◆ **Spatial question data**
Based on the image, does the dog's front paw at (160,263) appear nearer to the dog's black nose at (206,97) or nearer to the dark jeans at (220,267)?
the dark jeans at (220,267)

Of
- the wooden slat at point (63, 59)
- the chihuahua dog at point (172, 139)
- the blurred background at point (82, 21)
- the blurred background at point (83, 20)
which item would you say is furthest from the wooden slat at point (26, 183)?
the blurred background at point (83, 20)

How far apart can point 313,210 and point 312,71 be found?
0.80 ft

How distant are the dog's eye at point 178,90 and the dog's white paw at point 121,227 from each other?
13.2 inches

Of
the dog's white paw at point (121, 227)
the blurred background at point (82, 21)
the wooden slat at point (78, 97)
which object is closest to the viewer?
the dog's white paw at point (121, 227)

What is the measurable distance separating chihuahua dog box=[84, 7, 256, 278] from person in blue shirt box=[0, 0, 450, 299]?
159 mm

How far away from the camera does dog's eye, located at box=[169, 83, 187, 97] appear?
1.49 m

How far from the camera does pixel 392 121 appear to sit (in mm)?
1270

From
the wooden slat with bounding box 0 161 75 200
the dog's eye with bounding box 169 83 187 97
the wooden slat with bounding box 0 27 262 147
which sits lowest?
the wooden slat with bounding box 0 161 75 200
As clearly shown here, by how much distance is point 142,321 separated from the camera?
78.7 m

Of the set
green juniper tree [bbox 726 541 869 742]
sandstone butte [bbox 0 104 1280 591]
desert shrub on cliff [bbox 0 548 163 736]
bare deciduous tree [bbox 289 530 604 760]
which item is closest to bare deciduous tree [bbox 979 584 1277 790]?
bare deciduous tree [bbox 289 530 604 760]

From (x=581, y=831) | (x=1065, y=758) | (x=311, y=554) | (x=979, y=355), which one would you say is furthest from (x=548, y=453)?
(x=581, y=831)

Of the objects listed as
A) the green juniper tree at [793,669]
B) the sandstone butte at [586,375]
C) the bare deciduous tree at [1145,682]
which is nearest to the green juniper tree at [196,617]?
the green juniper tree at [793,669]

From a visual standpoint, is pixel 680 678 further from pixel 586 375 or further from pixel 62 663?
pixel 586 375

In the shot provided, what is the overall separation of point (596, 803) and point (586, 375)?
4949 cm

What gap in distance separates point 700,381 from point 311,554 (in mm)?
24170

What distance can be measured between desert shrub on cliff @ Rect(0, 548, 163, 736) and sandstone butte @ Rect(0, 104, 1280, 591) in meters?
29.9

◆ **Set task**
Return all of the data above verbatim, every line unchanged.

◆ **Solution to this problem**
Based on the image, does the dog's front paw at (160,263) appear nearer to the dog's black nose at (206,97) or nearer to the dark jeans at (220,267)?
the dark jeans at (220,267)

Of
- the wooden slat at point (63, 59)
- the chihuahua dog at point (172, 139)
- the blurred background at point (82, 21)
- the blurred background at point (83, 20)
which item would you say is furthest from the wooden slat at point (26, 183)?
the blurred background at point (83, 20)

How far apart can point 313,210 and point 312,71 be found?
0.80 ft

How distant are the dog's eye at point 178,90 and the dog's white paw at point 121,227 from each other?
13.2 inches

Of
the dog's white paw at point (121, 227)
the blurred background at point (82, 21)
the wooden slat at point (78, 97)
which object is closest to the viewer?
the dog's white paw at point (121, 227)

What is the measurable distance separating chihuahua dog box=[84, 7, 256, 278] from person in blue shirt box=[0, 0, 450, 299]?
159 mm

How far away from the camera does dog's eye, located at box=[169, 83, 187, 97] appear?
1.49 m

How far from the camera does pixel 392 121 appear to sit (in mm)?
1270

From
the wooden slat with bounding box 0 161 75 200
the dog's eye with bounding box 169 83 187 97
the wooden slat with bounding box 0 27 262 147
which sits lowest?
the wooden slat with bounding box 0 161 75 200
As clearly shown here, by how much distance is point 142,321 separated from the camera?
78.7 m

Of the set
green juniper tree [bbox 726 541 869 742]
sandstone butte [bbox 0 104 1280 591]
desert shrub on cliff [bbox 0 548 163 736]
bare deciduous tree [bbox 289 530 604 760]
which item is closest to bare deciduous tree [bbox 979 584 1277 790]?
bare deciduous tree [bbox 289 530 604 760]

From (x=581, y=831) | (x=1065, y=758) | (x=311, y=554) | (x=979, y=355), which one would you say is furthest from (x=548, y=453)?
(x=581, y=831)

Of the objects listed as
A) the green juniper tree at [793,669]
B) the sandstone butte at [586,375]
C) the bare deciduous tree at [1145,682]
which is nearest to the green juniper tree at [196,617]?
the green juniper tree at [793,669]

From a visual standpoint, is pixel 680 678 further from pixel 586 375 or further from pixel 62 663?
pixel 586 375

In the shot provided, what is the overall separation of point (596, 803) and point (586, 375)?
4949 cm

What gap in distance separates point 700,381 from point 311,554 (in mm)?
24170

What distance can be measured between desert shrub on cliff @ Rect(0, 548, 163, 736) and sandstone butte @ Rect(0, 104, 1280, 591) in meters?
29.9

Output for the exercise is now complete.